AIM OF THE EXERCISE
Will you restate verbatim the lines running from the line with "Examining the scene, is" to the end of the data, leaving out everything else?

DATA FOR THE TASK
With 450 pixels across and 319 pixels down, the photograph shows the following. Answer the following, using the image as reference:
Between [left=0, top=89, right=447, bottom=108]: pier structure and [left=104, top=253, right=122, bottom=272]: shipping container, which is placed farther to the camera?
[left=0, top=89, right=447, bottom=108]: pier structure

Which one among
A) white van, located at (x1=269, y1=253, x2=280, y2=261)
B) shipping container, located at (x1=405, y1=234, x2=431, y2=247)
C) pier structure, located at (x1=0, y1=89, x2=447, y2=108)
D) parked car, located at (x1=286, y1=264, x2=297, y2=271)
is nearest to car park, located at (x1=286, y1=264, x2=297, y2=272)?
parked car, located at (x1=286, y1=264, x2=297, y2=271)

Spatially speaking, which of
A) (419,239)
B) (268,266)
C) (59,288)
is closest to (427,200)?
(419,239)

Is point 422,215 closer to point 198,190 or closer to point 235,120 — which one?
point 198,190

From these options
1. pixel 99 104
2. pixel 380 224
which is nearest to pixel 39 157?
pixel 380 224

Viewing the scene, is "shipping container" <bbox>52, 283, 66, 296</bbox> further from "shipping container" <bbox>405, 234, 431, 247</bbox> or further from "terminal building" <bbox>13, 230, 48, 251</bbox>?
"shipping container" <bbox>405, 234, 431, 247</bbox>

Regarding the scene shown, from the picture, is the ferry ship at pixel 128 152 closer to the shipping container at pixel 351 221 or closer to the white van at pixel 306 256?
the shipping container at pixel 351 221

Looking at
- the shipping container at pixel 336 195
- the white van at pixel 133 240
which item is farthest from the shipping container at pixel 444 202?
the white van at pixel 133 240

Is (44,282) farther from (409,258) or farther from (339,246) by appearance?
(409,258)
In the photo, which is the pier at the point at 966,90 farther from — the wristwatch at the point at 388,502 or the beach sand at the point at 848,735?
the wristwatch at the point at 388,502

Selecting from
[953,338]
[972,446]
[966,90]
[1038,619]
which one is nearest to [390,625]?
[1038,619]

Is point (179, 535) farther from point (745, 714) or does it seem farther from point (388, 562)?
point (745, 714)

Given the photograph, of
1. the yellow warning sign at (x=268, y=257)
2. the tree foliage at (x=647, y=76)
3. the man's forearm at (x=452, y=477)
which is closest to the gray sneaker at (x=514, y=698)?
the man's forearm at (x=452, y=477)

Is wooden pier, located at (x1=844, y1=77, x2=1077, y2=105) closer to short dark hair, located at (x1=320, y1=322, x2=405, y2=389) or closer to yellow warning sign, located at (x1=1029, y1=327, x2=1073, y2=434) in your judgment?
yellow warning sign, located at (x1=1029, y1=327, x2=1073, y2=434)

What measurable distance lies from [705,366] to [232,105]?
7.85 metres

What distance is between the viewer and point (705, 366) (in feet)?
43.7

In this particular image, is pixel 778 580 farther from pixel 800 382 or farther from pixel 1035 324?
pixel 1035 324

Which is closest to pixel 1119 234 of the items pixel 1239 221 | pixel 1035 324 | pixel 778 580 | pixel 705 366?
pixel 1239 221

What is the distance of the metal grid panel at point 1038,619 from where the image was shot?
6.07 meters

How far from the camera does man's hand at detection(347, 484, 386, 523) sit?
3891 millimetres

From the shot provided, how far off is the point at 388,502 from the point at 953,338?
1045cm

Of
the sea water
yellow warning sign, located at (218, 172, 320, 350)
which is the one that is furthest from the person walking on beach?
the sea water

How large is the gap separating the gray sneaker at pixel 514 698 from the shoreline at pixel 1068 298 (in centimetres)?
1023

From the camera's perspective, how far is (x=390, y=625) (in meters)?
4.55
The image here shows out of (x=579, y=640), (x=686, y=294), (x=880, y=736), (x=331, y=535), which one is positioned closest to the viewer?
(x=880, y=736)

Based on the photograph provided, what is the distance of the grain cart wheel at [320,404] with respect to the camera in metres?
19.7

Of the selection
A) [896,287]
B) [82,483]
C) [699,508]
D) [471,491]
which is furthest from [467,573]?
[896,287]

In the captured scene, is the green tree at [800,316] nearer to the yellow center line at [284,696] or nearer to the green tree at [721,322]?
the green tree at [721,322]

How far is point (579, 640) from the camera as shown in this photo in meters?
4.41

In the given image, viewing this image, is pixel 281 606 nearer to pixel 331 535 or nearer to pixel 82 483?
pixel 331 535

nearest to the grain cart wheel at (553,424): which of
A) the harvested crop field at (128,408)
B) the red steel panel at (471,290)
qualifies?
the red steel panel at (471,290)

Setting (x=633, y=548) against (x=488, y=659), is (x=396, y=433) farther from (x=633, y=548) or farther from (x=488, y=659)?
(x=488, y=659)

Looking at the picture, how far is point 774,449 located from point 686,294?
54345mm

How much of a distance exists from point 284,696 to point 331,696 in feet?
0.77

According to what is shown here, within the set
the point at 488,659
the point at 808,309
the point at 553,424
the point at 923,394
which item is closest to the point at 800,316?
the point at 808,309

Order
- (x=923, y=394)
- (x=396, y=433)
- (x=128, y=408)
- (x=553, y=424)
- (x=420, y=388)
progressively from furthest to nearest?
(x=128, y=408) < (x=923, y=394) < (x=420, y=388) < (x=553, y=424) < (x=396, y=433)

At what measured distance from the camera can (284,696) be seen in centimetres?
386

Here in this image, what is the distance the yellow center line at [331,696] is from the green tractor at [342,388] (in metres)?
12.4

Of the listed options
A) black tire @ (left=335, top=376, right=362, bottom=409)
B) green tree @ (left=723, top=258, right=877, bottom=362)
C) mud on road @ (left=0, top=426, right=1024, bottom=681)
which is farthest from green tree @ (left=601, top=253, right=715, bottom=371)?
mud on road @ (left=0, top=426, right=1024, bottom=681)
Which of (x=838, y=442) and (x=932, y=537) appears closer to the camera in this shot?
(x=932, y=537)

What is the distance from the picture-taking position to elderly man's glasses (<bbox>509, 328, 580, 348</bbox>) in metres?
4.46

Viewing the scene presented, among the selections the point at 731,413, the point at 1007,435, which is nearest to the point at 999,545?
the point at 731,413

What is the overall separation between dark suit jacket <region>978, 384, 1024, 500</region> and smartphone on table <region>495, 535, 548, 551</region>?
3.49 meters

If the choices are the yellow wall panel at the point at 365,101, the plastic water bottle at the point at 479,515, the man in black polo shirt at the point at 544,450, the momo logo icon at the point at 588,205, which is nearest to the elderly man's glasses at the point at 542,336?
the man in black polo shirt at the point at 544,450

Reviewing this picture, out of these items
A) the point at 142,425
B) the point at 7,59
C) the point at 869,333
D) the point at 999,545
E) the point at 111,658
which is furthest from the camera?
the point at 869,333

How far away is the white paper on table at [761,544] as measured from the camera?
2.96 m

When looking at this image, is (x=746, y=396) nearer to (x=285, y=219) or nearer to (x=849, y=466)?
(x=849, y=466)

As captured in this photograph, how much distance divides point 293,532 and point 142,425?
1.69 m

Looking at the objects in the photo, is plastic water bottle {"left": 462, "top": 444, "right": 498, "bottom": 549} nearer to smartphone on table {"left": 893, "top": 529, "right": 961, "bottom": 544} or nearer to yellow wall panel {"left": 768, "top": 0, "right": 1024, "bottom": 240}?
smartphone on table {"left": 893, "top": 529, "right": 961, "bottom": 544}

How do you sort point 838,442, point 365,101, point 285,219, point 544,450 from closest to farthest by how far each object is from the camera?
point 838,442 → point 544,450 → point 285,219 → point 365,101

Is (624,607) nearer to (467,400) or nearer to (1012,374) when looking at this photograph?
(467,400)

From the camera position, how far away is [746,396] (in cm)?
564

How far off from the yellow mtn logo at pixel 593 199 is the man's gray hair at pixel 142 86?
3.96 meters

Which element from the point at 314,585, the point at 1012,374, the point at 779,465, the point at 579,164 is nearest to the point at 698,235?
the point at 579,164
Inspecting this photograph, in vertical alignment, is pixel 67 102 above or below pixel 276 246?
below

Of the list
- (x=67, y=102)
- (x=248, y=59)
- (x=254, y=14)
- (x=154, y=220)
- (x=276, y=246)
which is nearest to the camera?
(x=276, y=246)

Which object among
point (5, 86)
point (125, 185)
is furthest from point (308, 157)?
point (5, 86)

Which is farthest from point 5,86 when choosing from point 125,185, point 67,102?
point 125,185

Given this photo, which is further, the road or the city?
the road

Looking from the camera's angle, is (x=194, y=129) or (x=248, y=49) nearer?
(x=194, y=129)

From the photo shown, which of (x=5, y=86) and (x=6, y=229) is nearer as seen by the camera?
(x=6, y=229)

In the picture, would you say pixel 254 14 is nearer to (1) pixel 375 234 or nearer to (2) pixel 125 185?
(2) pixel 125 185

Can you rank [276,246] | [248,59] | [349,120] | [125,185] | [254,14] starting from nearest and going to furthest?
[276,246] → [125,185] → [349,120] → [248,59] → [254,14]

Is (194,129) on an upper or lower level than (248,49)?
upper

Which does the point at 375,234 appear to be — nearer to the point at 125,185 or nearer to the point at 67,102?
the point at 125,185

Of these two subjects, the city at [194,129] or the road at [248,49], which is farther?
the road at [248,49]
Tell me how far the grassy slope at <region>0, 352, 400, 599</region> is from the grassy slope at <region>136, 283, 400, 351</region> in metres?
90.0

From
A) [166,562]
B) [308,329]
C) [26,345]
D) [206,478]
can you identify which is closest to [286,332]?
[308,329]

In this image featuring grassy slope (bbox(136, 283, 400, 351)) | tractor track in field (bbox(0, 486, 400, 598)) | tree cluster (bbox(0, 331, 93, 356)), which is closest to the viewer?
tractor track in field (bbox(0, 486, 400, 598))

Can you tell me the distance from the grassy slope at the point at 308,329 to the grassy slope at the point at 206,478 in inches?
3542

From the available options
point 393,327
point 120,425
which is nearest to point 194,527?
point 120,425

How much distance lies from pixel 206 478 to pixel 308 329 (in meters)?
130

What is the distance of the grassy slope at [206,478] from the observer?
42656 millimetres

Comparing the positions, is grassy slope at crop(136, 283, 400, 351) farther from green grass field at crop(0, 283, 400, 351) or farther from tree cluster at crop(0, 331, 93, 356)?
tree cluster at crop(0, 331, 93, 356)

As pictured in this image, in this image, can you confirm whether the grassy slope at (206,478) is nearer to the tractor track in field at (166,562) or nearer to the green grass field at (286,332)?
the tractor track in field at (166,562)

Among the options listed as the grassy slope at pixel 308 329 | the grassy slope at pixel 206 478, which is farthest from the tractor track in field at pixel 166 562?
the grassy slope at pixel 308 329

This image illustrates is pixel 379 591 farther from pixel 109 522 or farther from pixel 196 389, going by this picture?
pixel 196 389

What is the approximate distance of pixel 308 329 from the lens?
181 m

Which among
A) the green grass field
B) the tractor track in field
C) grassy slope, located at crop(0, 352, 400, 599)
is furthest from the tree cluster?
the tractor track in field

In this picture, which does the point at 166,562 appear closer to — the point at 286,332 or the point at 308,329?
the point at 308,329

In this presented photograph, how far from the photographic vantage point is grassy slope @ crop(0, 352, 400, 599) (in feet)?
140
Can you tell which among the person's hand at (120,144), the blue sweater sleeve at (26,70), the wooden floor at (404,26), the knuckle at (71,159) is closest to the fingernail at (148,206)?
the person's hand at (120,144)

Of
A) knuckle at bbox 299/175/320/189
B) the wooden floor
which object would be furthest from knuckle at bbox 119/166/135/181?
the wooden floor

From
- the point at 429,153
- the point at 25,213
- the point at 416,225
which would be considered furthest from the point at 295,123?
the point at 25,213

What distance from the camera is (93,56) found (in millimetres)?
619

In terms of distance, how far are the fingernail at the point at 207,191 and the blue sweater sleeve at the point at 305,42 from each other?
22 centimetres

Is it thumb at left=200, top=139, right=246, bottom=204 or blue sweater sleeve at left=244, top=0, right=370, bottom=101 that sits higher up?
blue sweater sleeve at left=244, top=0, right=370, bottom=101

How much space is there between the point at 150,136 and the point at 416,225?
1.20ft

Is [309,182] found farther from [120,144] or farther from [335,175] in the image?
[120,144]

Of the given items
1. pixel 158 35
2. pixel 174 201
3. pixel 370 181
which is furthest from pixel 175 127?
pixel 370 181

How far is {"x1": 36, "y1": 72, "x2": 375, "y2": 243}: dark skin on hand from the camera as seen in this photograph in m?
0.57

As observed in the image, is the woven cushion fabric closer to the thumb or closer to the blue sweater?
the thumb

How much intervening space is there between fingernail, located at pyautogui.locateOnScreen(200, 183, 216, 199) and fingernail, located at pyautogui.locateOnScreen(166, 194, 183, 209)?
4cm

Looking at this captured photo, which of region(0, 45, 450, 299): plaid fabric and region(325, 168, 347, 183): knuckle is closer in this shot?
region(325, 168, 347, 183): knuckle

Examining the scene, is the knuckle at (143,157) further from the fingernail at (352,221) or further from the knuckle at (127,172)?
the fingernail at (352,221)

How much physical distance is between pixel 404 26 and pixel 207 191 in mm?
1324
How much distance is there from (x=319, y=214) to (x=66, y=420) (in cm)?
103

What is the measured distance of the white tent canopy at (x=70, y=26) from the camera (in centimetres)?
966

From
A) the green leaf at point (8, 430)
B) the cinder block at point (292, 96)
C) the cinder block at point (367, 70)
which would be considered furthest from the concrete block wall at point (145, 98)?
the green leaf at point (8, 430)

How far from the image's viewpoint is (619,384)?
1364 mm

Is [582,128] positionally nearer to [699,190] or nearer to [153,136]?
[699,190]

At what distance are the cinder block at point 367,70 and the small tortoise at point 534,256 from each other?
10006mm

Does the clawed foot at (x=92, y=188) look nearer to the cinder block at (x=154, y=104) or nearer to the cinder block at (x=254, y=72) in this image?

THE SOLUTION
Examining the scene, is the knuckle at (143,157) further from the fingernail at (352,221) or further from the knuckle at (127,172)?
the fingernail at (352,221)

How much physical distance is between pixel 404 26 and pixel 207 191 in mm?
1324
How much distance is there from (x=319, y=214) to (x=66, y=420) (in cm)?
103

What is the measured distance of the white tent canopy at (x=70, y=26) from the camera (in centimetres)?
966

From
A) the green leaf at point (8, 430)
B) the cinder block at point (292, 96)
C) the cinder block at point (367, 70)
which would be considered furthest from the concrete block wall at point (145, 98)?
the green leaf at point (8, 430)

How far from the image's viewpoint is (619,384)?
1364 mm

Is [582,128] positionally nearer to [699,190] or nearer to [153,136]?
[699,190]

At what distance are the cinder block at point 367,70 and the small tortoise at point 534,256 from each other?
10006mm

Does the clawed foot at (x=92, y=188) look nearer to the cinder block at (x=154, y=104) or nearer to the cinder block at (x=254, y=72) in this image?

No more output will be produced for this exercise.